Our “Don’t Forget Leprosy” campaign kicked off on Aug. 4, 2021, with the first in a series of six webinars. This is how Inter Press Service covered the launch of the campaign, which is to ensure that leprosy is not forgotten amid the COVID-19 pandemic. To read the article on the IPS website, click here. To watch a recording of the webinar, click here.
– A visit to a leprosy facility in Korea with his father, Ryoichi Sasakawa, spurred Yohei Sasakawa to dedicate his life to eliminating both the disease and discrimination of those affected.
He was speaking in an emotional pre-recorded address ahead of his 20th anniversary as WHO Goodwill Ambassador for Leprosy Elimination and at the launch of a 10-month ‘Don’t Forget Leprosy’ campaign by the Sasakawa Leprosy (Hansen’s Disease) Initiative.
Sasakawa said while he had achieved much in the 20 years, including getting the UN General Assembly to adopt the guidelines for eliminating discrimination of people affected by leprosy, also known as Hansen’s disease, the COVID-19 pandemic threatened the success of an international campaign to eradicate the disease.
In the past 18 months, while the world grappled with the pandemic, there was an estimated 30% to 50% decrease in detecting new leprosy cases. This could lead to increased transmission of the disease and more cases of disability, the webinar heard. In many communities, protocols, including lockdowns, had made it difficult to access treatment. This resulted in a loss of livelihoods and exacerbated discrimination that people affected by leprosy often face.
“Even amid the pandemic, it is very important that everyone involved in leprosy work continues what they are doing. We must not allow leprosy to be forgotten,” Sasakawa said.
Special guest Dr Poonam Khetrapal Singh, Regional Director, WHO Regional Office for Southeast Asia, said the pandemic could undo decades of progress unless addressed.

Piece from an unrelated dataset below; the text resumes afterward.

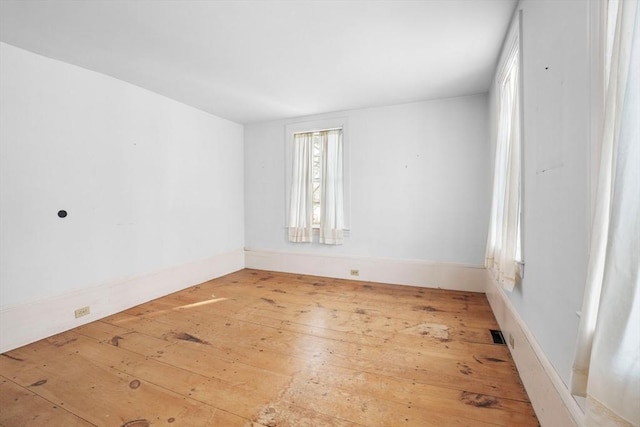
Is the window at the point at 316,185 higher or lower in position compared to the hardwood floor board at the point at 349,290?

“Let us be clear COVID-19 will be with us for some time. It is not enough to maintain minimal leprosy services. Rather such services must be restarted or expanded, with a focus on intensifying outreach activities to identify cases and begin treatment to all who need it,” Singh said.
However, as much as the pandemic was a threat, it had also allowed a focus on new technologies.
For many months now, “e-learning materials have helped community volunteers identify potential leprosy cases, and then refer them on to health workers,” Singh said. This was being extended to counselling and mental health support and should be harnessed in this campaign to fight both the disease and discrimination of those affected.
Sasakawa said in his 20 years as a goodwill ambassador, he had been on 200 trips to 100 countries. Here he spread the message of eliminating both disease and discrimination.
In his keynote address, he likened his campaign to a motorcycle with the front wheel symbolising the elimination of the disease and the back wheel eliminating discrimination.
“Both wheels must turn at the same time if we are to make progress toward a world without leprosy and its associated problems,” he told the webinar. This symbol is included in the campaign’s logo.
During an extensive question and answer session, Sasakawa said it was crucial that those affected return to work to support themselves. There were several initiatives, beyond just speaking to top politicians, that could be used.
These initiatives included reskilling but also included getting big businesses involved in the employment of people with disabilities. Sasakawa referred to the Valuable 500 project, launched in 2019 at World Economic Forum in Davos, Switzerland. This project, supported by the Nippon Foundation, called on the top 500 companies to promote the inclusion in business of people with disabilities.
Sasakawa said while he was a person who “believes the solution lies in the field”, the pandemic taught him it was now crucial to include new technology – webinars and social media – in the tool kit to end the disease and discrimination.
“Today, thanks to these technological tools, we are able to share the best practices that are happening in various countries and share with the world,” he said.